If a picture appears among the records, leave it out and set down everything else exactly as it stands.

[Information given Boundary: Start]

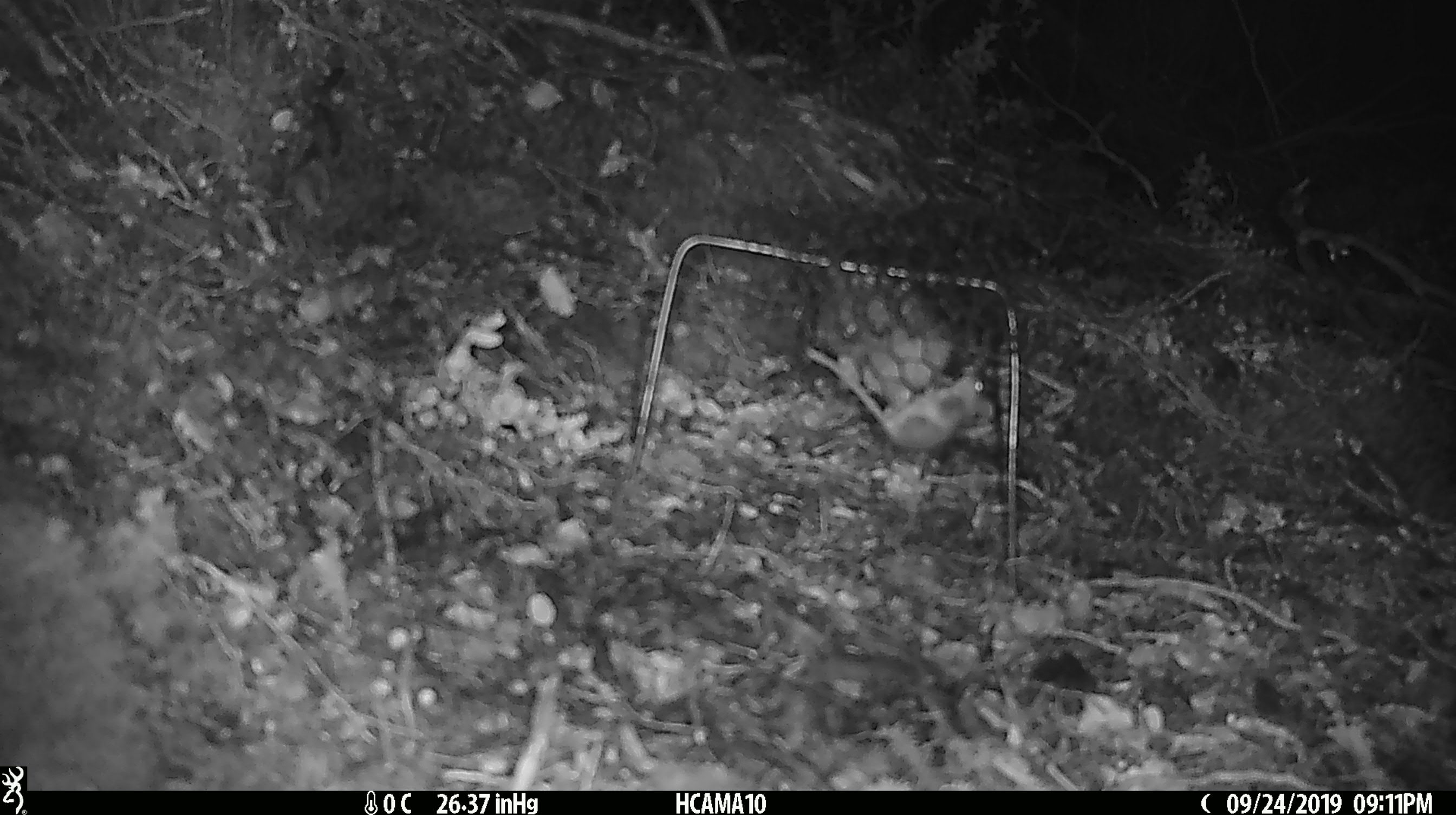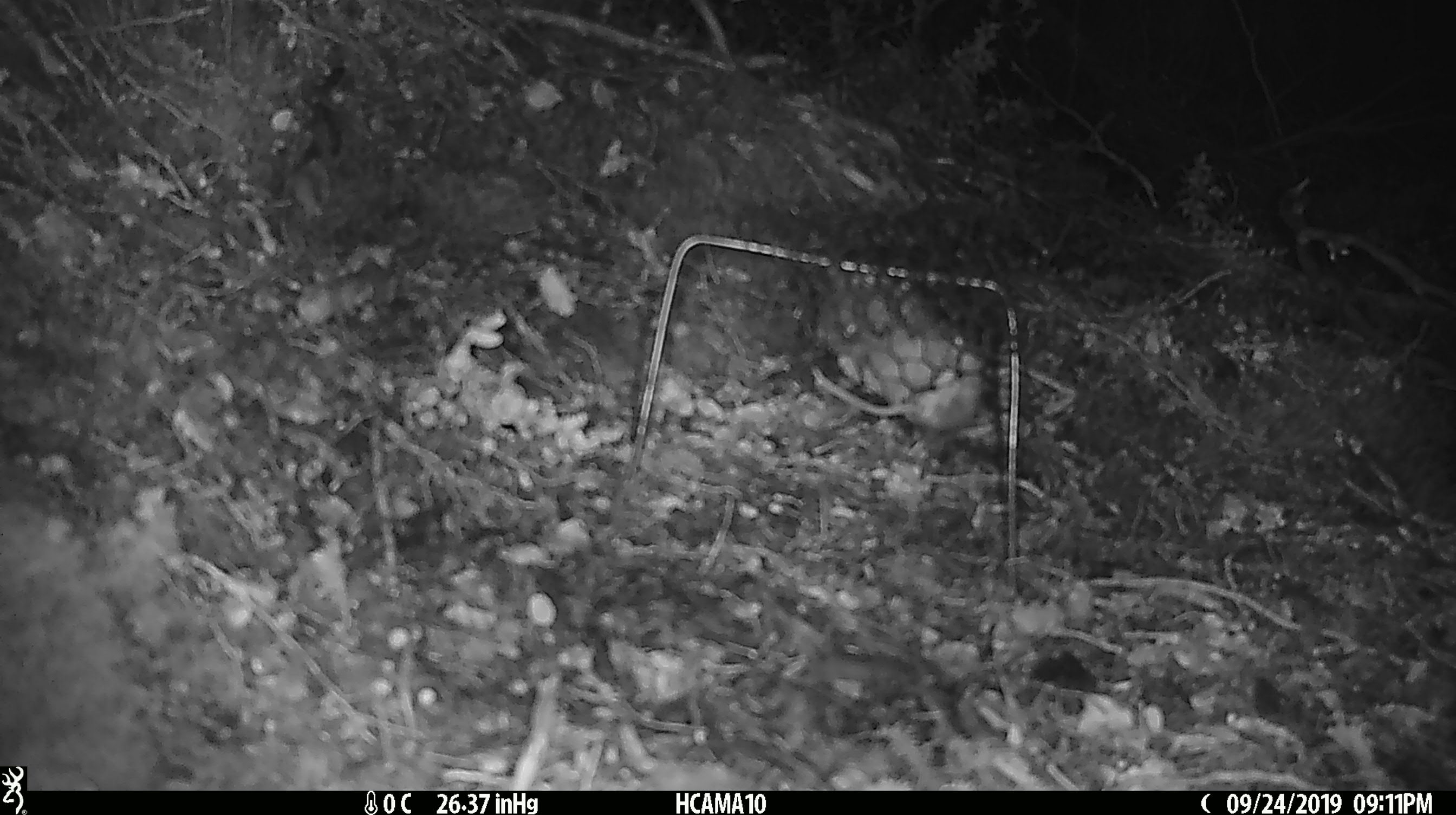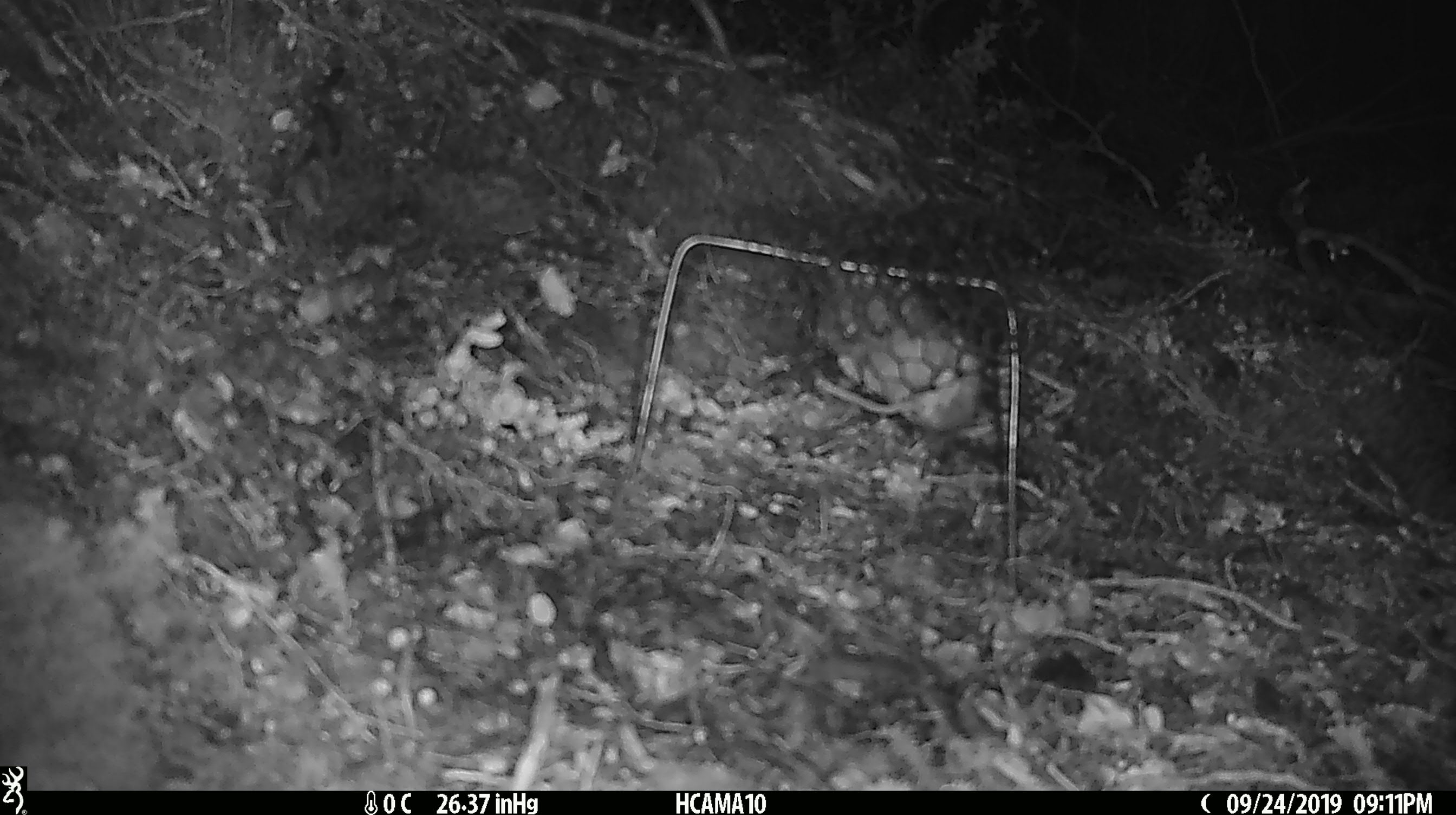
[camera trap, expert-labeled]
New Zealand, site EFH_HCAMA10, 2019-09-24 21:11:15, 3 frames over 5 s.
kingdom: Animalia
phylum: Chordata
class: Mammalia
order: Rodentia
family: Muridae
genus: Mus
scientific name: Mus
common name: mouse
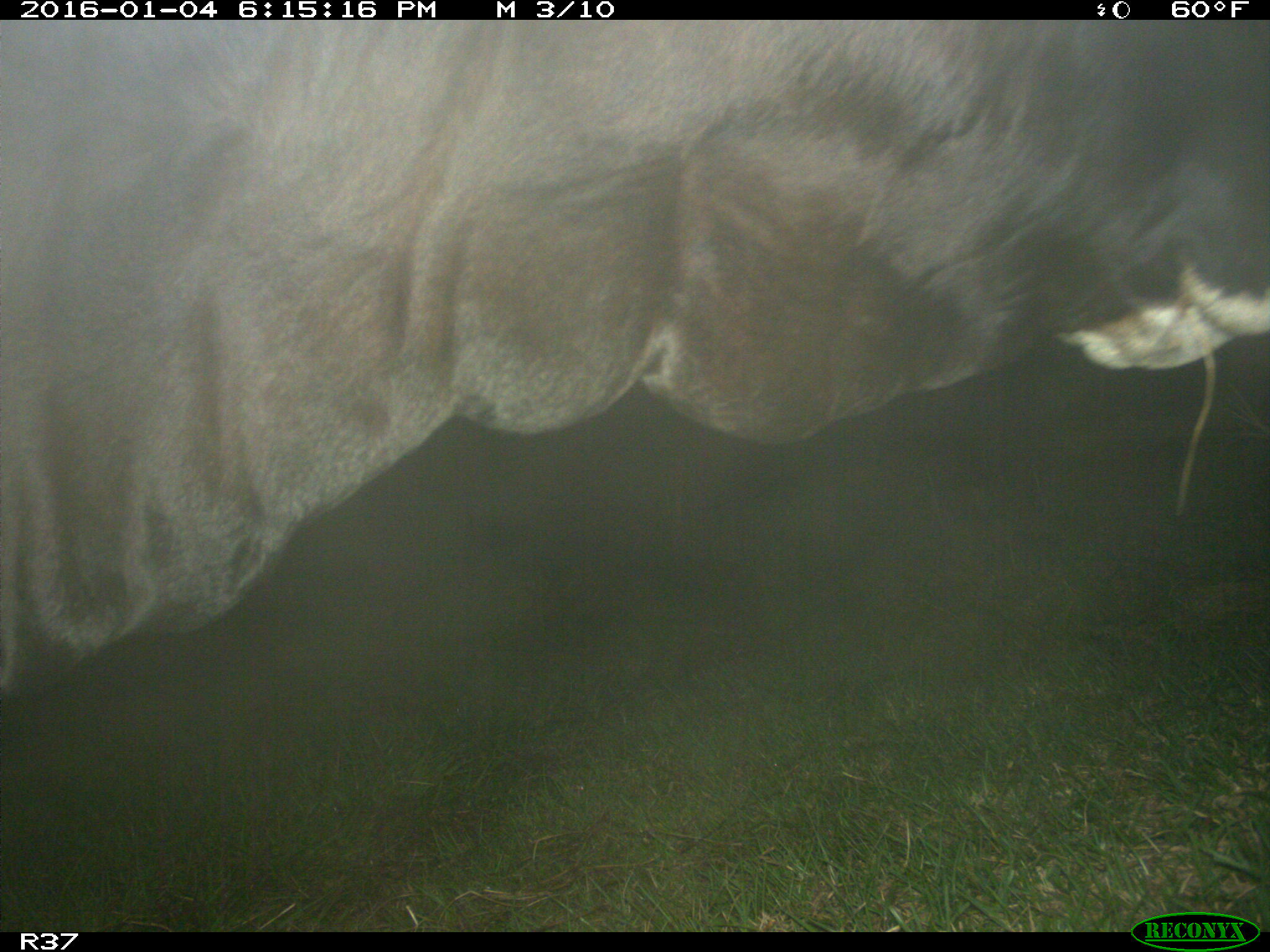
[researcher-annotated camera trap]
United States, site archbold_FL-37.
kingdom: Animalia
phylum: Chordata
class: Mammalia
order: Artiodactyla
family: Bovidae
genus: Bos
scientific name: Bos taurus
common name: domestic cow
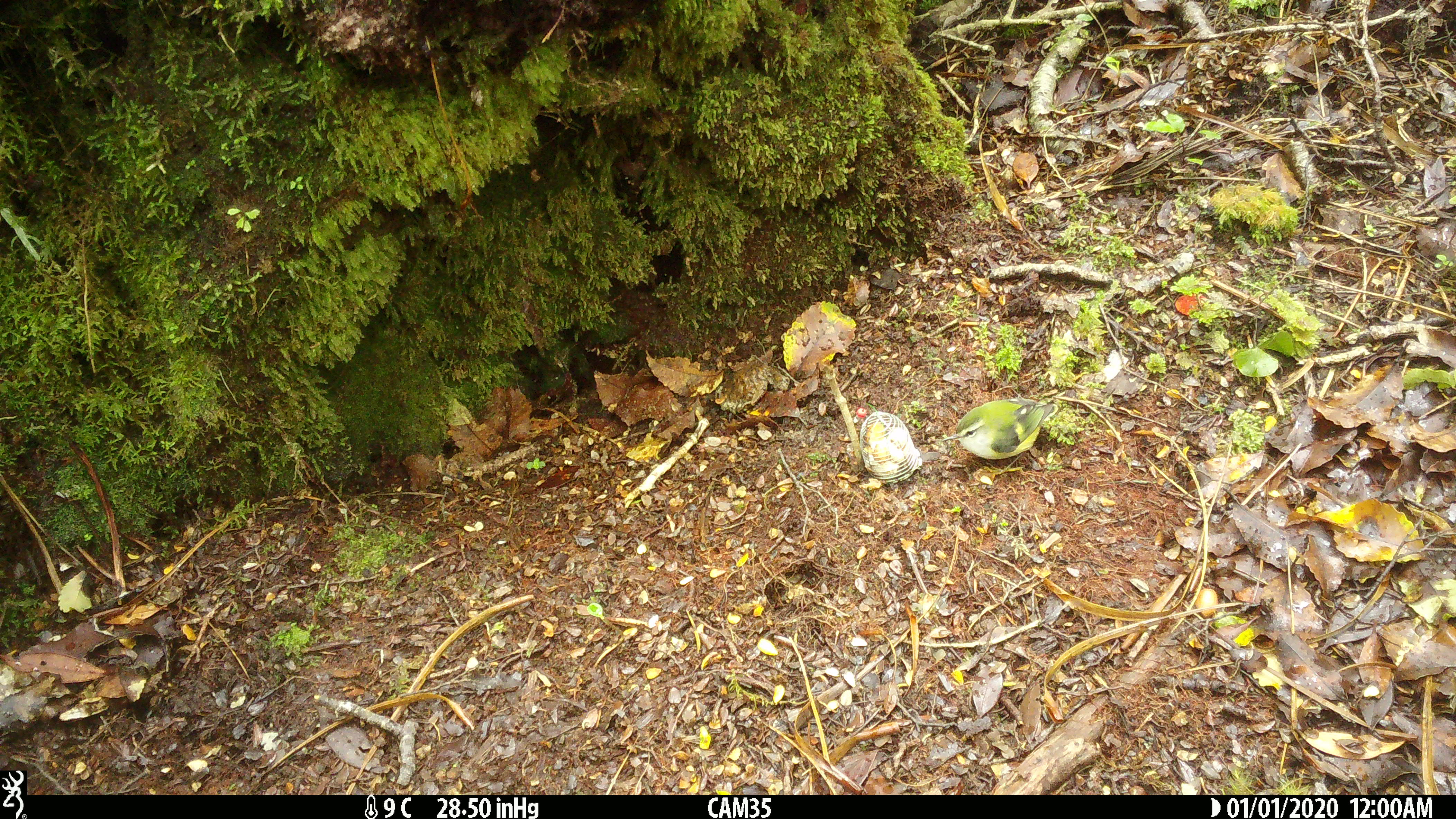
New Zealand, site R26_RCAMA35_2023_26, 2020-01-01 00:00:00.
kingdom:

[Information given Boundary: End]

* **Solution to this task**:
[camera trap, expert-labeled]
New Zealand, site EFH_HCAMA10, 2019-09-24 21:11:15, 3 frames over 5 s.
kingdom: Animalia
phylum: Chordata
class: Mammalia
order: Rodentia
family: Muridae
genus: Mus
scientific name: Mus
common name: mouse
[researcher-annotated camera trap]
United States, site archbold_FL-37.
kingdom: Animalia
phylum: Chordata
class: Mammalia
order: Artiodactyla
family: Bovidae
genus: Bos
scientific name: Bos taurus
common name: domestic cow
New Zealand, site R26_RCAMA35_2023_26, 2020-01-01 00:00:00.
kingdom:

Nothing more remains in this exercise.